Record set:
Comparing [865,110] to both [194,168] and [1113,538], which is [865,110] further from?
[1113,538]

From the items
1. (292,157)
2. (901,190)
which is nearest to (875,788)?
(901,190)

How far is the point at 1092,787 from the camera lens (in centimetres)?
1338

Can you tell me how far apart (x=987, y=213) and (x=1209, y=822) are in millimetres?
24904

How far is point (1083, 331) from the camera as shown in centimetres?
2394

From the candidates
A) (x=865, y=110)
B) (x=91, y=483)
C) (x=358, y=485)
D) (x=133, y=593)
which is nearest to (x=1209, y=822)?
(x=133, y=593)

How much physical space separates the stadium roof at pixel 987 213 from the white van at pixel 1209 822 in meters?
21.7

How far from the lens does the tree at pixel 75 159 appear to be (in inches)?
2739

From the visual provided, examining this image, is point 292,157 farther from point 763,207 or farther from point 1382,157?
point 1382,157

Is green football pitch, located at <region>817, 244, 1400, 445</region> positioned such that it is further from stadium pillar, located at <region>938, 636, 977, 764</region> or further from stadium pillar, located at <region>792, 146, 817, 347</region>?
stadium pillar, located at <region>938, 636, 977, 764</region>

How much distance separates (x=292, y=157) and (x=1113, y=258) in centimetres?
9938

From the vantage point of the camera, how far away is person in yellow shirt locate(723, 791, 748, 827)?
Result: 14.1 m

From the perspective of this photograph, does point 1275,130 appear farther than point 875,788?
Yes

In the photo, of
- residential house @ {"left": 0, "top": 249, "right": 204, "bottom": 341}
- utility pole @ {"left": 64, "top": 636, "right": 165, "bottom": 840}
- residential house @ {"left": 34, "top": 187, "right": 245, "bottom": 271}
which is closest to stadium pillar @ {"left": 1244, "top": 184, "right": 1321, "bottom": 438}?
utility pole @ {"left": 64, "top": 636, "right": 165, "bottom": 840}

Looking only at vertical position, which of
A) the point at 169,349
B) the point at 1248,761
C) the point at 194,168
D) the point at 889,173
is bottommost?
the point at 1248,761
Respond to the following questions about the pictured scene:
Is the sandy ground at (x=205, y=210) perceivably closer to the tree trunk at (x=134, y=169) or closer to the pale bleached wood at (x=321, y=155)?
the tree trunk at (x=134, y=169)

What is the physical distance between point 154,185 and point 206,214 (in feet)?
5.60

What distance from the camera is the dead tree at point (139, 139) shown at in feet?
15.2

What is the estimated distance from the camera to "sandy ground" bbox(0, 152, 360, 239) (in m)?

Task description: Reproduce the records above in full, substituting "centimeters" for "centimetres" wherever it appears and changing nothing else.

Exercise solution:
Comparing [865,110] to both [194,168] and [1113,538], which is [865,110] further from?
[1113,538]

From the items
1. (292,157)
2. (901,190)
which is nearest to (875,788)?
(901,190)

How far is the point at 1092,787 from the camera lens (in centimeters)?
1338

Can you tell me how far apart (x=987, y=213) and (x=1209, y=822) are in millimetres?
24904

How far is point (1083, 331) from the camera as shown in centimeters?
2394

From the candidates
A) (x=865, y=110)
B) (x=91, y=483)
C) (x=358, y=485)
D) (x=133, y=593)
which is nearest to (x=1209, y=822)?
(x=133, y=593)

How much physical space separates the stadium roof at pixel 987 213 from the white van at pixel 1209 822 in meters?
21.7

How far from the lens does the tree at pixel 75 159 appear to be (in inches)?
2739

From the visual provided, examining this image, is point 292,157 farther from point 763,207 or farther from point 1382,157?
point 1382,157

Is green football pitch, located at <region>817, 244, 1400, 445</region> positioned such that it is further from stadium pillar, located at <region>938, 636, 977, 764</region> or further from stadium pillar, located at <region>792, 146, 817, 347</region>?
stadium pillar, located at <region>938, 636, 977, 764</region>

How much distance separates (x=292, y=157) and (x=1113, y=258) in centimeters?
9938

From the vantage point of the camera, how far away is person in yellow shirt locate(723, 791, 748, 827)?
Result: 14.1 m

From the perspective of this photograph, does point 1275,130 appear farther than point 875,788?
Yes

In the photo, of
- residential house @ {"left": 0, "top": 249, "right": 204, "bottom": 341}
- utility pole @ {"left": 64, "top": 636, "right": 165, "bottom": 840}
- residential house @ {"left": 34, "top": 187, "right": 245, "bottom": 271}
which is closest to stadium pillar @ {"left": 1244, "top": 184, "right": 1321, "bottom": 438}?
utility pole @ {"left": 64, "top": 636, "right": 165, "bottom": 840}

Looking only at vertical position, which of
A) the point at 169,349
B) the point at 1248,761
C) the point at 194,168
D) the point at 889,173
is bottommost?
the point at 1248,761
Respond to the following questions about the pictured scene:
Is the sandy ground at (x=205, y=210) perceivably closer to the tree trunk at (x=134, y=169) or closer to the pale bleached wood at (x=321, y=155)?
the tree trunk at (x=134, y=169)

What is the physical distance between point 154,185 and point 206,214 (in feet)?
5.60

What distance from the camera is the dead tree at point (139, 139) shown at in feet?
15.2

What is the estimated distance from the camera to "sandy ground" bbox(0, 152, 360, 239) (in m)?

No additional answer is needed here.